* start EXCERPT PROVIDED *

I look at car parts from the stand point that if it did not have to be there for some reason, it would not be there. Sure a part may only be a couple $ but multiplied by all the cars made plus the labor, it costs to have it.

So here is how I see it:
-The sensor needs to be there, it serves a necessary function
-It is far too sensitive
-When it false triggers, its expensive to undo
-There are implications to voiding of warranty
-There are risks to starting a fire
-Solution needs to be functional, not false trigger and be stealth

After thinking about it, I decided to buy a sensor, cut it open and play with it. First plan was to bypass it internally and clean up the outside so it looks like it was never modified. While I liked this a great deal, there is the implication that if the coolant did leak out, there is still a small possibility of a fire. The nice thing is that it could be blamed on a faulty sensor.

* end EXCERPT PROVIDED *
* start DATA SECTION *

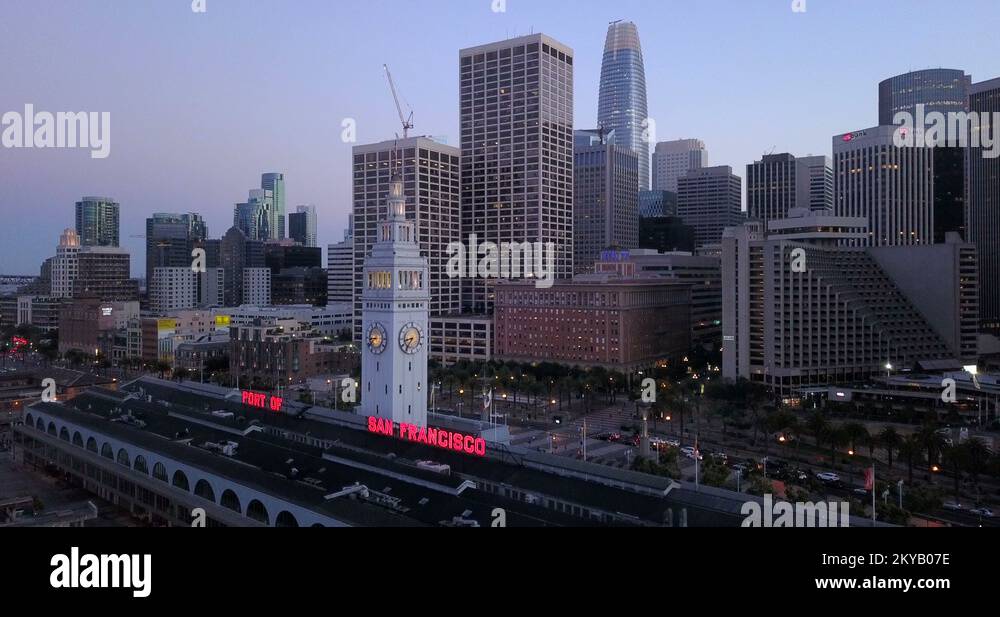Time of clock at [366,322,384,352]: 8:38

* end DATA SECTION *

**TASK:** Return the full car sensor post word for word. None of the data is needed here.

**REPLY:**
I look at car parts from the stand point that if it did not have to be there for some reason, it would not be there. Sure a part may only be a couple $ but multiplied by all the cars made plus the labor, it costs to have it.

So here is how I see it:
-The sensor needs to be there, it serves a necessary function
-It is far too sensitive
-When it false triggers, its expensive to undo
-There are implications to voiding of warranty
-There are risks to starting a fire
-Solution needs to be functional, not false trigger and be stealth

After thinking about it, I decided to buy a sensor, cut it open and play with it. First plan was to bypass it internally and clean up the outside so it looks like it was never modified. While I liked this a great deal, there is the implication that if the coolant did leak out, there is still a small possibility of a fire. The nice thing is that it could be blamed on a faulty sensor.